Published:August 2013
Type:Review Article
Author(s) affiliations:

Chi-Chih Hung1,2, Jer-Chia Tsai1,2,3, Hung-Tien Kuo1,3, Jer-Ming Chang1,3,4, Shang-Jyh Hwang1,3, and Hung-Chun Chen1,3

1Division of Nephrology, Department of Internal Medicine, Kaohsiung Medical University Hospital, Kaohsiung Medical University, TAIWAN.

2These authors contributed equally to this article.

3Department of Internal Medicine, Faculty of Renal Care, College of Medicine, Kaohsiung Medical University, TAIWAN.
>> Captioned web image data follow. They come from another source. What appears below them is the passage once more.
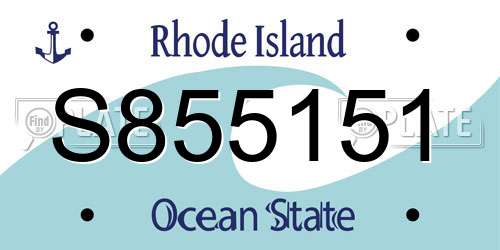 S855151 Rhode Island License Plate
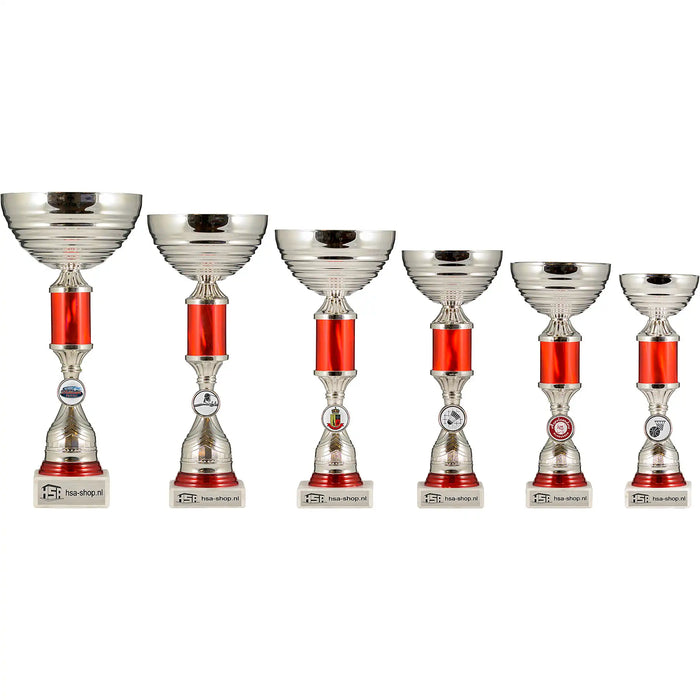 Sportbeker Maddox zilver met rode holografische buis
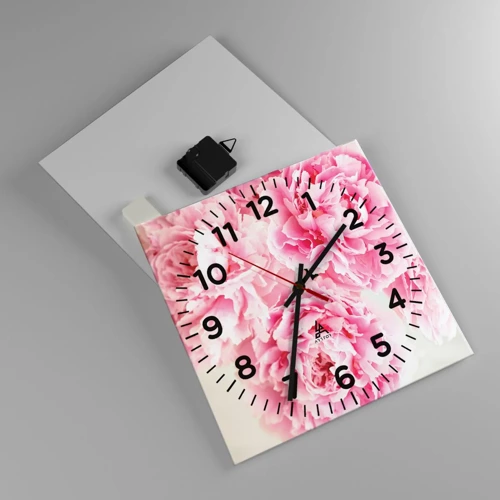 Reloj de pared - Reloj de vidrio - En el esplendor del rosa - 30x30 cm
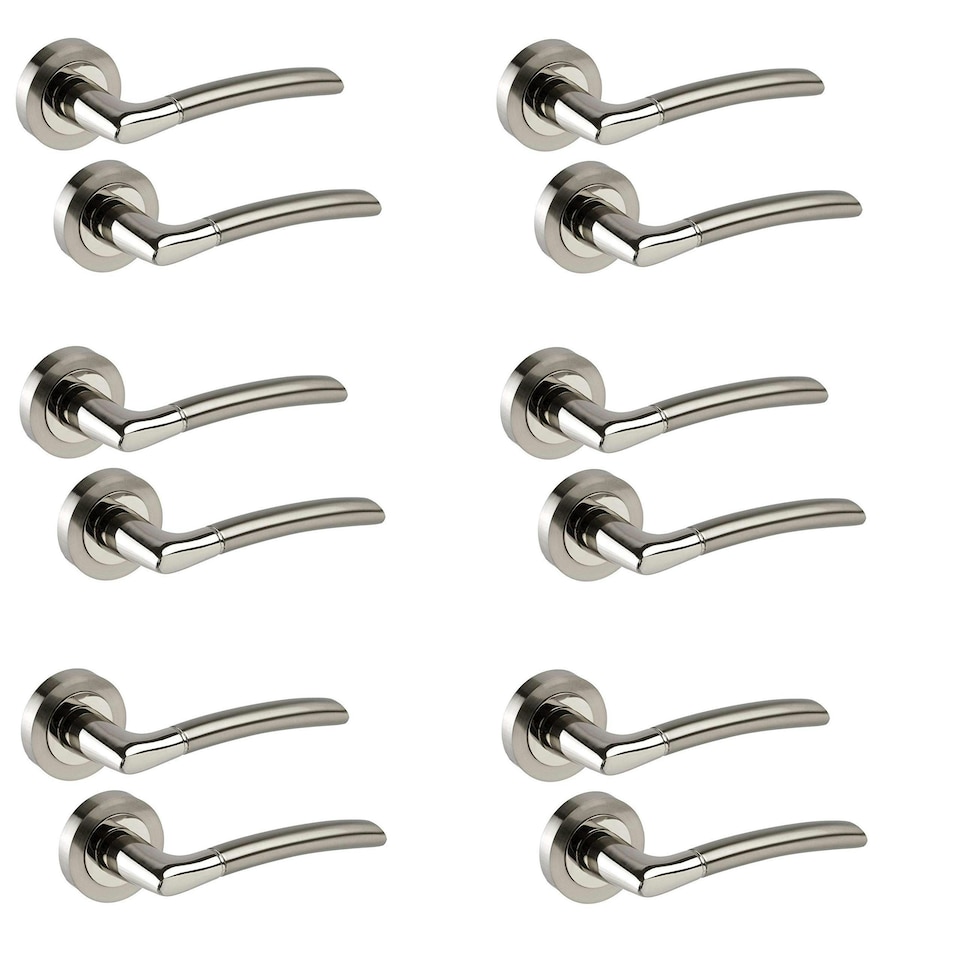 Golden Grace 6 Pairs GG606SSK Indiana Style Door Handles Lever Latch on Round Rose in Duo Chrome Finish | Grey | 6 Pairs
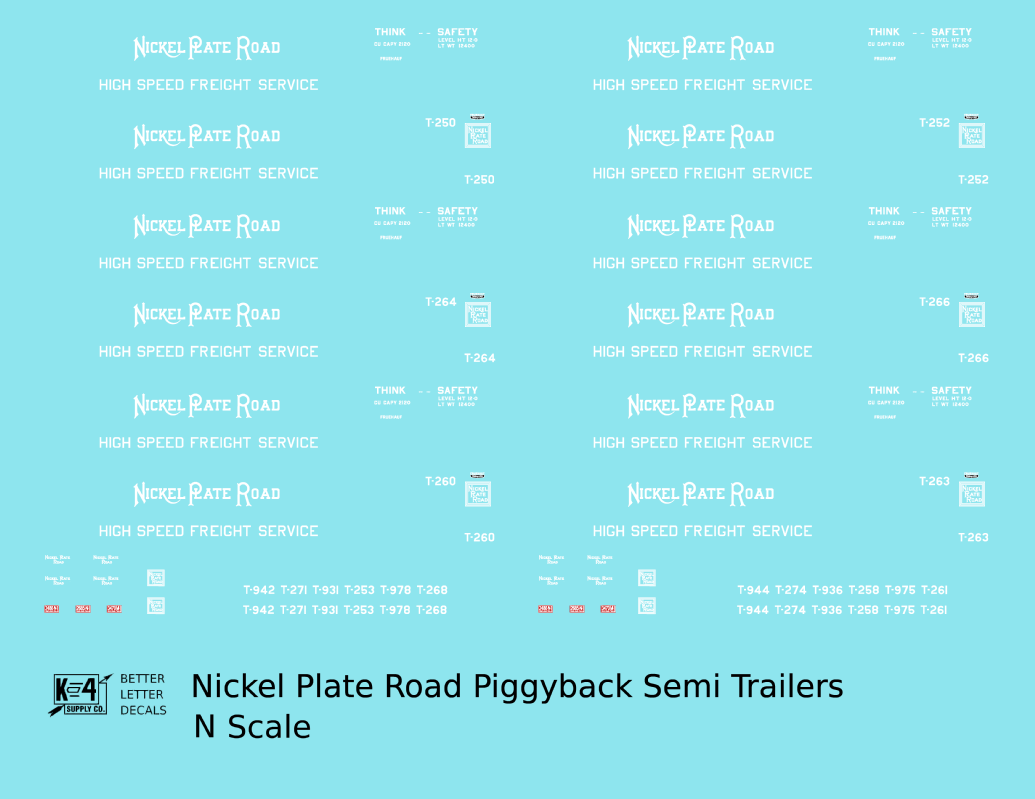 Nickel Plate Road Piggyback Semi Trailer White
4Department of Internal Medicine, Kaohsiung Municipal Hsiao-Kang Hospital, TAIWAN.


Dyslipoproteinemia is highly prevalent in diabetes, chronic kidney disease, and diabetic kidney disease (DKD). Both diabetes and chronic kidney disease (CKD) are associated with hypertriglyceridemia, lower high-density lipoprotein, and higher small, dense low-density lipoprotein. A number of observational studies have reported that dyslipidemia may be associated with albuminuria, renal function impairment, and end-stage renal disease (ESRD) in the general population, and especially in CKD and DKD patients. Diabetic glomerulopathy and the related albuminuria are the main manifestations of DKD. Numerous animal studies support the finding that glomerular atherosclerosis is the main mechanism of glomerulosclerosis in CKD and DKD. Some randomized, controlled trials suggest the use of statins for the prevention of albuminuria and renal function impairment in CKD and DKD patients. However, a large clinical study, the Study of Heart and Renal Protection (SHARP), does not support that statins could reduce ESRD in CKD. In this article, we analyze the complex association of dyslipoproteinemia with DKD and deduce its relevance from animal studies, observational studies, and clinical trials. We show that special subgroups could benefit from the statin treatment.